THE UK could have collected £170 billion more in taxes every year from 2011 to 2020 if increases in wealth had been treated the same as income, according to a new report.

Professor Richard Murphy, an expert in taxation and accounting, published the calculations as he launched a campaign for tax reform in the UK.

The £170bn estimate comes as Murphy aims to lay out more than 30 recommendations for changes encompassing “every single major tax in the UK at present” which could see billions more taken into the public purse annually.

The professor said there were three main reasons he had undertaken the work.

READ MORE: Labour wealth tax U-turn 'disturbing but not surprising', says First Minister

“The first is to show the green transition this country so urgently requires can be funded," he explained.

“The second is to show that, contrary to claims made by some politicians, there is money left to fund public services in the UK.

“The third is to inform public debate on public finances by showing the choices are available to politicians when they have to decide upon what level of public services to provide.”

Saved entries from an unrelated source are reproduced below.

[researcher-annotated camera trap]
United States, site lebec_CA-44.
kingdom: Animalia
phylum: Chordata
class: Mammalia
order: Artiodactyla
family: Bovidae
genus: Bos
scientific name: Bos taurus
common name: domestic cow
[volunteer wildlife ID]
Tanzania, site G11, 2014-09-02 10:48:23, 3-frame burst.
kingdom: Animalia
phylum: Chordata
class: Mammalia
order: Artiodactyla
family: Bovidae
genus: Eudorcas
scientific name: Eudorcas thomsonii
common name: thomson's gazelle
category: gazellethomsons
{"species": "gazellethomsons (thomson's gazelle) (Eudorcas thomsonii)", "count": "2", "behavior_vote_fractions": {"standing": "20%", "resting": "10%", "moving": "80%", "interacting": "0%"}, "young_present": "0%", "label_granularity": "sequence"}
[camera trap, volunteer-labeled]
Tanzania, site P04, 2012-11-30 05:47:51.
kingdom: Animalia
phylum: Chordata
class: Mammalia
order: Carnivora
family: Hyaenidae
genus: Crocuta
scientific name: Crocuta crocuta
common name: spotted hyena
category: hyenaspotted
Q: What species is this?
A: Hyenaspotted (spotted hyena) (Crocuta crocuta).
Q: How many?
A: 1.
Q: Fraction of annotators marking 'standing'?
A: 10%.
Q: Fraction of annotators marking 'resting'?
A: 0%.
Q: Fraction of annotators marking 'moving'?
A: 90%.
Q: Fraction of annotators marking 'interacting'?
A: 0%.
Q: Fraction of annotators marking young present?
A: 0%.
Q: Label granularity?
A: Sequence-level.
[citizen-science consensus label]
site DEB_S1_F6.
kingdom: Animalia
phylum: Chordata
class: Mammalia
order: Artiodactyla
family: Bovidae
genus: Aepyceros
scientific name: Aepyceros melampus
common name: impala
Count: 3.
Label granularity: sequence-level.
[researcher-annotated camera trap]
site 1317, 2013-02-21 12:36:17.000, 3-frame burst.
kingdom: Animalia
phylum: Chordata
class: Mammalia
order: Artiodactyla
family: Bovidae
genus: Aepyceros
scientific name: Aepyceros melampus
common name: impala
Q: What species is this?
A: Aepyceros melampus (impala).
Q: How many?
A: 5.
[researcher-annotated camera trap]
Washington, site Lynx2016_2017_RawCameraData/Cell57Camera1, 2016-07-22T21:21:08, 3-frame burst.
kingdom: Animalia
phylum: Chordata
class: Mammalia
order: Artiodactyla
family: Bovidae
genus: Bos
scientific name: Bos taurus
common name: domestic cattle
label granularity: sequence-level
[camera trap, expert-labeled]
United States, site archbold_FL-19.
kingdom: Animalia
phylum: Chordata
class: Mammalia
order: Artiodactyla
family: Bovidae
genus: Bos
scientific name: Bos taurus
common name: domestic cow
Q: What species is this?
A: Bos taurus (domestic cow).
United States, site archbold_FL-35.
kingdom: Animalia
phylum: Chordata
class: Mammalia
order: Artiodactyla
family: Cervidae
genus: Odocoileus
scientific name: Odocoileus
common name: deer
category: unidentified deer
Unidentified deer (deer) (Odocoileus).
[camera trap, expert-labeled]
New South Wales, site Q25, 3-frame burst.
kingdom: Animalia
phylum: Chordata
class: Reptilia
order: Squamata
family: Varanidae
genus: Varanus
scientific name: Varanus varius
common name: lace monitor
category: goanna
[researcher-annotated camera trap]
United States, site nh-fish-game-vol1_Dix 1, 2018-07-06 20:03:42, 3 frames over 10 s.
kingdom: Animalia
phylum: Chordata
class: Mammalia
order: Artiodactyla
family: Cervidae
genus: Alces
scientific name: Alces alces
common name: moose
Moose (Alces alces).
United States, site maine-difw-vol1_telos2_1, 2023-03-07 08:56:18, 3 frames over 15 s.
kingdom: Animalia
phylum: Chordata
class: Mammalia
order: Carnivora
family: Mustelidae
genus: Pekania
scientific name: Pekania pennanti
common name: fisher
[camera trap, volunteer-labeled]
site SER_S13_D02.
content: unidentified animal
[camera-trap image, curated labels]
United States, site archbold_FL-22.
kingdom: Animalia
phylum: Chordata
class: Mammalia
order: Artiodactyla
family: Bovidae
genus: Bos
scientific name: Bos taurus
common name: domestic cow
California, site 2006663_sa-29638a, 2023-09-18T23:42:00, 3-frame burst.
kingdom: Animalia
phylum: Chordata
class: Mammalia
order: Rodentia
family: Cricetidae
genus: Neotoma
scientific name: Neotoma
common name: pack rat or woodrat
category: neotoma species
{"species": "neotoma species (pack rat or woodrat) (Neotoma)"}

Writing for The National at the end of August, Murphy said that he did not support calls for a wealth tax – instead backing reform of the existing system to bring in more from the wealthy.

He said on the publication of his Taxing Wealth Report 2024: “As someone who has been in tax practice for 40 years, I know all the difficulties that will be faced in trying to create, assess and collect such a tax.

“Valuing assets for taxation purposes is a nightmare. If it had to be done for even tens of thousands of additional people a year, HM Revenue and Customs’ resources will be stretched beyond their limit, and they are already close to breaking point.”

In his new report, Murphy argues that increases in wealth are taxed at a fraction of the rate of income. He estimated that whereas income was on average taxed at 32.9% from 2011-2020, increases in wealth were only taxed at 4.1%.

Because the vast majority of the wealth is owned by the richest 10% of the population, Murphy said this differential creates a deeply regressive tax system, where the poorest pay far higher rates.

“If the tax rates on income and increases in wealth were equalised then additional tax revenue of £170bn a year might be raised in the UK as a result,” the professor said.

READ MORE: Why a wealth tax makes sense, and what Scotland can do about it

Murphy will also, over the course of the autumn, publish more than 30 recommendations on how existing taxes can be tweaked to better collect revenue from wealth.

The first proposal has been published alongside the new report, and related to pension contributions.

He said: “By simply capping the rate of tax relief available on pension contributions in the UK so that no one gets relief of more than 20% on the contribution that they make, I suggest that £14.5bn of extra tax revenue could be raised every year.”

Murphy said a key point behind the research would be to answer the question frequently raised by politicians and the media: “How will you pay for it?”

He took particular aim at Lucy Powell, now Labour’s shadow leader of the Commons, who said in July while shadow culture secretary: “There just, frankly, is no money left.”

Murphy said there is “significant scope for additional tax to be imposed in the UK if the demand for government spending and fiscal policy requires it”, adding: “To put it another way, in a country where total wealth exceeds £15 trillion there is ample money left.”